__Приведённый отрывок__.
╭──
Но это же не проект Церкви, это какой-то режиссер, который решил это поставить… может быть, для него это успешный проект, потому что он понял, что есть ниша. Но это тоже для меня опасность.

Но вы считаете это успешным миссионерским проектом?

Не знаю.

Имеется в виду, что люди, которым наплевать на религию, на веру, на Католическую Церковь — они смотрят этот фильм. И проникаются интересом к церкви, может быть, начинают ходить в церковь. Что церковь — с человеческим лицом, и так далее. Вы не так это видите?
╰──
__Исходные данные__.
╭──
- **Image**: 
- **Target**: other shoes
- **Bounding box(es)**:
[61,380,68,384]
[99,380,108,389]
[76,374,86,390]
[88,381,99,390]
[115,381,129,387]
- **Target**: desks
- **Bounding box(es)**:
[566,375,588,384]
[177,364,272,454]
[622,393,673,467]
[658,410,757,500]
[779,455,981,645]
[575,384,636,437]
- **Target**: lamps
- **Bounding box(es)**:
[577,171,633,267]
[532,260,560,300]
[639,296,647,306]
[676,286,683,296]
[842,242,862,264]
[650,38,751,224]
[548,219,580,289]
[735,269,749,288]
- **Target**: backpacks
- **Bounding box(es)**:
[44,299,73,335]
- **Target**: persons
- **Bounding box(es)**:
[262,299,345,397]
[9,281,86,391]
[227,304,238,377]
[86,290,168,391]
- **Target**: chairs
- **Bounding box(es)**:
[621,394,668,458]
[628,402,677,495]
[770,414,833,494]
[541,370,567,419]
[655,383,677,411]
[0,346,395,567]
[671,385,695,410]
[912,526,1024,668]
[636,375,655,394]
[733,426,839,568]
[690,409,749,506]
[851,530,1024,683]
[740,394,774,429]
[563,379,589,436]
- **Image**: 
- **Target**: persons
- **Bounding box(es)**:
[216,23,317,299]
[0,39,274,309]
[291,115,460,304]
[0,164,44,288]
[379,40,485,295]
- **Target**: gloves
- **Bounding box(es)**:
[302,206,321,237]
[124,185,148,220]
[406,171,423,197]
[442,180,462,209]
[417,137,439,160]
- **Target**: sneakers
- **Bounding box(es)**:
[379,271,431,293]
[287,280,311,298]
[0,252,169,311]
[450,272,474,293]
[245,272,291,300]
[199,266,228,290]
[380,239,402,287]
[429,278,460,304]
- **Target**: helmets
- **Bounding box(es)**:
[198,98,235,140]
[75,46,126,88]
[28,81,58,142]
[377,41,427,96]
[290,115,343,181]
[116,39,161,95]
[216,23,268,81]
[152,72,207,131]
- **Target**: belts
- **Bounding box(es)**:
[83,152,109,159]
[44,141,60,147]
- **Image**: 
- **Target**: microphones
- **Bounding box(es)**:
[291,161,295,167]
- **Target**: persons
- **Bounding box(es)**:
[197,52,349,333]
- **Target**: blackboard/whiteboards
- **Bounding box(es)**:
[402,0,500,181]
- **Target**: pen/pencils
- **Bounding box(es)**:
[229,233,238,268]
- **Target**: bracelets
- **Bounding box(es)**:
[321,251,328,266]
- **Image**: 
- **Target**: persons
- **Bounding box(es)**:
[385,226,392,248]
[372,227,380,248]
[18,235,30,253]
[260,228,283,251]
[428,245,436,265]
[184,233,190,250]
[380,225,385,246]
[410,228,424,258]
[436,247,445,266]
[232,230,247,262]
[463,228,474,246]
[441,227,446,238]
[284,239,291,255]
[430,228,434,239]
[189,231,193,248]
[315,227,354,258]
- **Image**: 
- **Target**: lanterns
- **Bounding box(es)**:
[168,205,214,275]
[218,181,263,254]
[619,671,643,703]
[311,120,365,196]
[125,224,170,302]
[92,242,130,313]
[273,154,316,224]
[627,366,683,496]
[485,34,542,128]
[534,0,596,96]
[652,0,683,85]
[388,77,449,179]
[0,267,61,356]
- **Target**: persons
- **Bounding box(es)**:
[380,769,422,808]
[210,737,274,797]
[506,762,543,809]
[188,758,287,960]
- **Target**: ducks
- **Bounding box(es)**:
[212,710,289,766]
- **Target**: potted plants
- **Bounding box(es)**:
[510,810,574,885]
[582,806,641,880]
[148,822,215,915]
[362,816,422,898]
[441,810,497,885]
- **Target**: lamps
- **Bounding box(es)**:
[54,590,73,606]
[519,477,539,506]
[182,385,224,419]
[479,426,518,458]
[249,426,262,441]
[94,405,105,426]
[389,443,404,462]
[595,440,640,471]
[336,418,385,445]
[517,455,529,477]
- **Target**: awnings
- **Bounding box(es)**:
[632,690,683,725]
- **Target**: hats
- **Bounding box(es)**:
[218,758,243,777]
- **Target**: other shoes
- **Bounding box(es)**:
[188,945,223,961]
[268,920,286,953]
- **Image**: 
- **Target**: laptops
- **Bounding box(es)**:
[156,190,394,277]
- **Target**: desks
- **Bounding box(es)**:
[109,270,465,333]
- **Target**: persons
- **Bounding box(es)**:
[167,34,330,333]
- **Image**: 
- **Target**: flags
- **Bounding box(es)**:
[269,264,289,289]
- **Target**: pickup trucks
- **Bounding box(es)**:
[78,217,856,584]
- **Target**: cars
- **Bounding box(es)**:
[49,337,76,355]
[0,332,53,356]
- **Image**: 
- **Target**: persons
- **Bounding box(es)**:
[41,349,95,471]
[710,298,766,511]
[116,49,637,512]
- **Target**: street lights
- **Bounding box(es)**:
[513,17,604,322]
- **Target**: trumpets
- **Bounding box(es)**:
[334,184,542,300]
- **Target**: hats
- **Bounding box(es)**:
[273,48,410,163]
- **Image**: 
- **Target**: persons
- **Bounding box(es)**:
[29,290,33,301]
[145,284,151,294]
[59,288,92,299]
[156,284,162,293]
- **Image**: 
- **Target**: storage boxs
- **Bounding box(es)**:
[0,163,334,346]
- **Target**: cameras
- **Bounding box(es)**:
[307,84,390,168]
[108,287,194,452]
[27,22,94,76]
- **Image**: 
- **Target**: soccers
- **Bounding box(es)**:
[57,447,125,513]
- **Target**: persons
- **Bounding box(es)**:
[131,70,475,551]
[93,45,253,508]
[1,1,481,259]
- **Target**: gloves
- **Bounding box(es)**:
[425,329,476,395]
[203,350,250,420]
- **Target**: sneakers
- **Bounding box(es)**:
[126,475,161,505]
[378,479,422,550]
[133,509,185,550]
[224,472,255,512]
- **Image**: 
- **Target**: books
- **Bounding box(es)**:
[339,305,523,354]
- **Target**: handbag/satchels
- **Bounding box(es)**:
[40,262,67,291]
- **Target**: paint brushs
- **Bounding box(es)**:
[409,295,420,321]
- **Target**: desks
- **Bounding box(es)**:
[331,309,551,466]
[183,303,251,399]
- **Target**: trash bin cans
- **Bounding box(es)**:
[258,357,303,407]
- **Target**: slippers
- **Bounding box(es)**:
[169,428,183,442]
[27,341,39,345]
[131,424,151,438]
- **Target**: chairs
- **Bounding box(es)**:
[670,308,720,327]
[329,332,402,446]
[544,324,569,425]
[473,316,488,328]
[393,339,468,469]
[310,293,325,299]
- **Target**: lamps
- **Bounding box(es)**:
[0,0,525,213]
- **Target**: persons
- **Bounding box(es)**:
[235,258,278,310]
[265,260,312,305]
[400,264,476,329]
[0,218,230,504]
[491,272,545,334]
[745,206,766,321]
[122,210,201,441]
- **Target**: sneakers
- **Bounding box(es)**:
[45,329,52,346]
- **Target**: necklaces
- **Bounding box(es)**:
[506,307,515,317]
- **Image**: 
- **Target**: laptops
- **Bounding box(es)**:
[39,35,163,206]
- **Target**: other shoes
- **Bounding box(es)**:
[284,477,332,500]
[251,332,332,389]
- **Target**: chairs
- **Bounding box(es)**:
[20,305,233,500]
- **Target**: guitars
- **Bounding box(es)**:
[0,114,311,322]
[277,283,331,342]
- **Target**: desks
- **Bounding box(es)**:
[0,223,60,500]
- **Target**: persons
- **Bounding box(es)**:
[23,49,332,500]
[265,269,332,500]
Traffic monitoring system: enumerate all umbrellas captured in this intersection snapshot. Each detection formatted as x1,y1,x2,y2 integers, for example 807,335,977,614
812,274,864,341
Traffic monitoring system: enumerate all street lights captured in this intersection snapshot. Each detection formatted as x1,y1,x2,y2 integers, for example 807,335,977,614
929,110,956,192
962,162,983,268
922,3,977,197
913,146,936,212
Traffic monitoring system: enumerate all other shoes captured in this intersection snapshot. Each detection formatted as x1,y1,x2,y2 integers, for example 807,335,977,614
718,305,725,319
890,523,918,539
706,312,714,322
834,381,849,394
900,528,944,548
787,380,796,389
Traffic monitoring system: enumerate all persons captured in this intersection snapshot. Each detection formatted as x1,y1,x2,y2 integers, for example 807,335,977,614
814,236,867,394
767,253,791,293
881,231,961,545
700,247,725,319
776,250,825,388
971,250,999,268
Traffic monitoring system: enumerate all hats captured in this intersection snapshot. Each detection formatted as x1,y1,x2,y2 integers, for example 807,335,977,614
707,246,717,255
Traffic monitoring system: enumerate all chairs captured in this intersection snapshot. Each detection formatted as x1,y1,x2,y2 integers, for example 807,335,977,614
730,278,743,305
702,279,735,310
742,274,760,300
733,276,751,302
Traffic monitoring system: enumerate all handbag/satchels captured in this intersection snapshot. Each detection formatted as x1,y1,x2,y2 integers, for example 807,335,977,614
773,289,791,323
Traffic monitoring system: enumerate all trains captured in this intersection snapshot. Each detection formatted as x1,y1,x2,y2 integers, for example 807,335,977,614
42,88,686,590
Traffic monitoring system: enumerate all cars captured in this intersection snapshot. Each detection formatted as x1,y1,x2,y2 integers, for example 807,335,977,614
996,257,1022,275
╰──
Верните без изменений фрагмент приведённого отрывка, начиная со слов «Но вы считаете» вплоть до слов «так это видите?» включительно.

Но вы считаете это успешным миссионерским проектом?

Не знаю.

Имеется в виду, что люди, которым наплевать на религию, на веру, на Католическую Церковь — они смотрят этот фильм. И проникаются интересом к церкви, может быть, начинают ходить в церковь. Что церковь — с человеческим лицом, и так далее. Вы не так это видите?